- Born: 1946 (age 79–80) Los Angeles
- Education: University of California, Berkeley
- Known for: Public art sculpture and infrastructure design

= Ed Carpenter (artist) =

American artist

Ed Carpenter (born 1946) is an artist specializing in large-scale public sculptures made of a variety of materials, including glass. His work can be found globally in conference centers, libraries, and airports.

==Biography==
Carpenter attended the University of California, Santa Barbara from 1965–1966, and Berkeley from 1968–1971. He studied architectural stained glass design with artists such as Ludwig Schaffrath in Germany and England from 1973 to 1975.

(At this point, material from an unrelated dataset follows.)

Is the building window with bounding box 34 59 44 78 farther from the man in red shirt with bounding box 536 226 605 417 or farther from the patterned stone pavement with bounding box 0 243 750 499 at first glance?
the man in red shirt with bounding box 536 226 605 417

Carpenter works from his studio in Portland, Oregon.

==Works==
Carpenter's large-scale public art installations can be found in interior and exterior locations such as airports, arenas, and plazas. He specializes in public art commissions, corporate commissions, and ecclesiastical clients. Below is a partial list of completed projects.

===Bridge and exterior===
- 2021 Love Field Airport Entrance, Dallas, TX. Exterior Sculpture 90'x20'x25'
- 2019 Barbara Walker Pedestrian Bridge, Wildwood Trail. Portland, OR. 180'x12'x8'
- 2016
- 2016 Taichung New City Park, Taichung, Taiwan. Exterior Sculpture 72'x20'
- 2008 Fred Hutchinson Cancer Research Center, Seattle, WA. Plaza Sculpture 60'x39'x39'
- 2005 John A. Burns School of Medicine, Honolulu, HI. Exterior Sculpture, 72'x143'x31'

===Interior===
- 2015 Wichita Airport, Wichita, KS, Interior Sculpture 64'x360'x25'
- 2006 Sky Harbor, Phoenix, AZ, Design consultant for $250 million airport facility, 800'x25' art wall and multiple skylights, sizes vary
- 2004 U.S. Courthouse, Seattle, WA, Interior Sculpture 55'x98'x26'
- 1999 Hokkaido Sports Center, Sapporo, Japan. Entry pavilion sculpture, 52'x49'
- 1993 Federal Building, Oakland, CA. Rotunda glazing, 1000' sq.
- 1985 Performing Arts Center, Anchorage, AK. Lobby glazing panels, 26 labyrinths 3'6"x3'
- 1983 Justice Center, Portland, OR. Lobby window, 24'x30'

===Corporate===
- 1992 1251 Rockefeller Center, New York City, New York. Lobby Transom windows, 7'x100' each
- 2002 Wells Fargo Tower, Denver, CO. Atrium sculpture, 118'x48'x90'
- 2000 520 North Michigan Avenue, Chicago, IL. Entry lobby sculpture, 72'x49'37'

===Ecclesiastical===
- 1997 St. Mark's Cathedral, Seattle, WA. Monumental screen and rose, 60'x32'x4'

==Grants==
- 1984 National Endowment of the Arts Fellowship
- 1977 Western States Arts Foundation Fellowship
- 1976 National Endowment for the Arts Master Craftsman Grant
- 1975 Graham Foundation for Advanced Studies in Fine Arts

==Notable awards==
- 2020 Landscape/ Urban Development Award of Merit: ENR Northwest Regional Best Projects Winners for Barbara Walker Crossing for the Wildwood Trail, Portland, OR.
- 2020 Collaboration of Design + Art in Public Spaces International Jury, Top Honors in Transportation for the Barbara Walker Crossing for the Wildwood Trail, Portland, OR
- 2004 Special Achievement Award for the Seattle US Courthouse, US General Service Administration, Seattle, WA.
- 2001Architectural Foundation of Oregon Honored Citizen of the Year Award, Portland, OR.
- 1999 Federal Highway Administration of Excellence in Highway Design for "Grasshopper Bridge", Phoenix, AZ.
- 1985 Portland Beautification Association Honor Award for the Justice Center Great Window

==Selected publications==
- Carpenter, Ed (2001). "Ed Carpenter: Breath of Light"
- The Economic Power of Public Art, CODAworx, May 2024. Barbara Walker Crossing p.74, "LoveBird p.166-167
- Republic of Taiwan Ministry of Culture: The Sixth Annual Public Arts Awards. "Crocus" at Taipei City Hall Park.